Scraping ajax enabled webpages

Question

Scraping ajax enabled webpages

SorataAragaki opened this issue 8 years ago · comments

When I scrap some pages that have lots of ajax and js script using mechanize，some information lost compared with original pages. Mechanize doesn't have a js implement , but gem watir-webdriver is really really slow . Are there some great solutions?

UKSA · Answer 1 · Tue Jun 14 2016 17:27:14 GMT+0800 (China Standard Time)

You could try phantomjs with something like selenium-webdriver, at least this would provide you with a headless option. The alternative is to figure out what the underlying js request is and convert this to something mechanise can use.

dwkns · Answer 2 · Thu Nov 02 2017 19:27:49 GMT+0800 (China Standard Time)

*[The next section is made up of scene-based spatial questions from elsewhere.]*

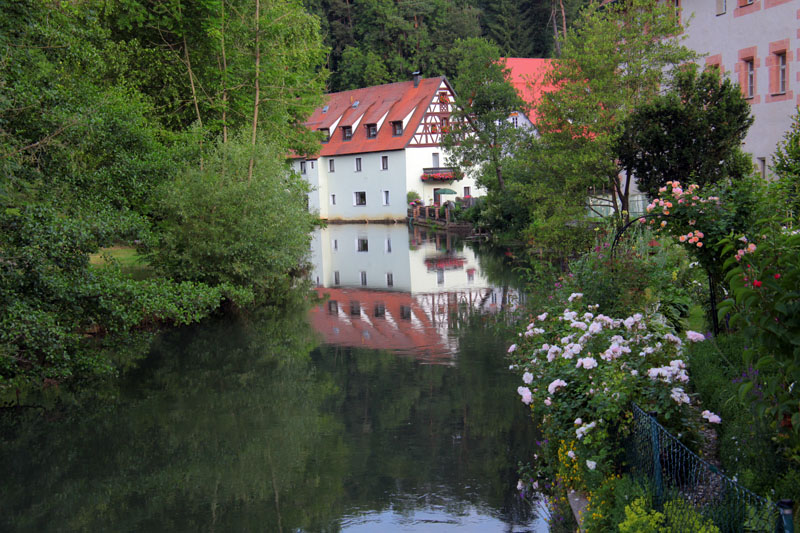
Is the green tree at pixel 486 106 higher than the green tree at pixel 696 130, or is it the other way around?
the green tree at pixel 486 106

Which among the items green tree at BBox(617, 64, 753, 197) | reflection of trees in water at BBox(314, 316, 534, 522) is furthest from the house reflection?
green tree at BBox(617, 64, 753, 197)

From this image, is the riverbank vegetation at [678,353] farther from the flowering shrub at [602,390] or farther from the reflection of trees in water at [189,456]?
the reflection of trees in water at [189,456]

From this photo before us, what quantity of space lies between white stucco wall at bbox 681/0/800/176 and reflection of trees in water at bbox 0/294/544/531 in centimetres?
1327

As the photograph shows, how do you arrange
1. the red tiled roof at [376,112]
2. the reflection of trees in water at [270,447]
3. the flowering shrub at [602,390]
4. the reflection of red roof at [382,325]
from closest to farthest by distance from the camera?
1. the flowering shrub at [602,390]
2. the reflection of trees in water at [270,447]
3. the reflection of red roof at [382,325]
4. the red tiled roof at [376,112]

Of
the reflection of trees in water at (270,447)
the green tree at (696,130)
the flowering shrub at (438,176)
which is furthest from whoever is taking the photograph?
the flowering shrub at (438,176)

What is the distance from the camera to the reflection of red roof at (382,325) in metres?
15.6

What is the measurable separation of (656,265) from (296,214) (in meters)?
11.0

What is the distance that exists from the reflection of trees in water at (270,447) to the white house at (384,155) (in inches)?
1488

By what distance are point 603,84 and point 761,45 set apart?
520 cm

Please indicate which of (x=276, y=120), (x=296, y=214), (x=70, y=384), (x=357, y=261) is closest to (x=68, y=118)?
(x=70, y=384)

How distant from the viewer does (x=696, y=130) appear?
17.1 m

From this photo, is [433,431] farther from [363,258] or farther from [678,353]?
[363,258]

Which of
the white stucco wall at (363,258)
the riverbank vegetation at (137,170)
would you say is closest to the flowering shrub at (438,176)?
the white stucco wall at (363,258)

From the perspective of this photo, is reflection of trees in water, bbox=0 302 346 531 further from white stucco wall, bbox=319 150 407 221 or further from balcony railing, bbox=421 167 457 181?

It's not too difficult to figure out what the XMLHttpRequests are. If you use a proxy server like Charles you can inspect the all the calls the page makes and then usually mimic them with Mechanize.

This doesn't however give you the excellent (easy to read) output that Mechanize produces and you can't interact with the resultant DOM. I'd love to see the DSL of Mechanize with the output it produces built on top of something like PhantomJS so you could execute JS but suspect that this would be a huge (and unlikely) change.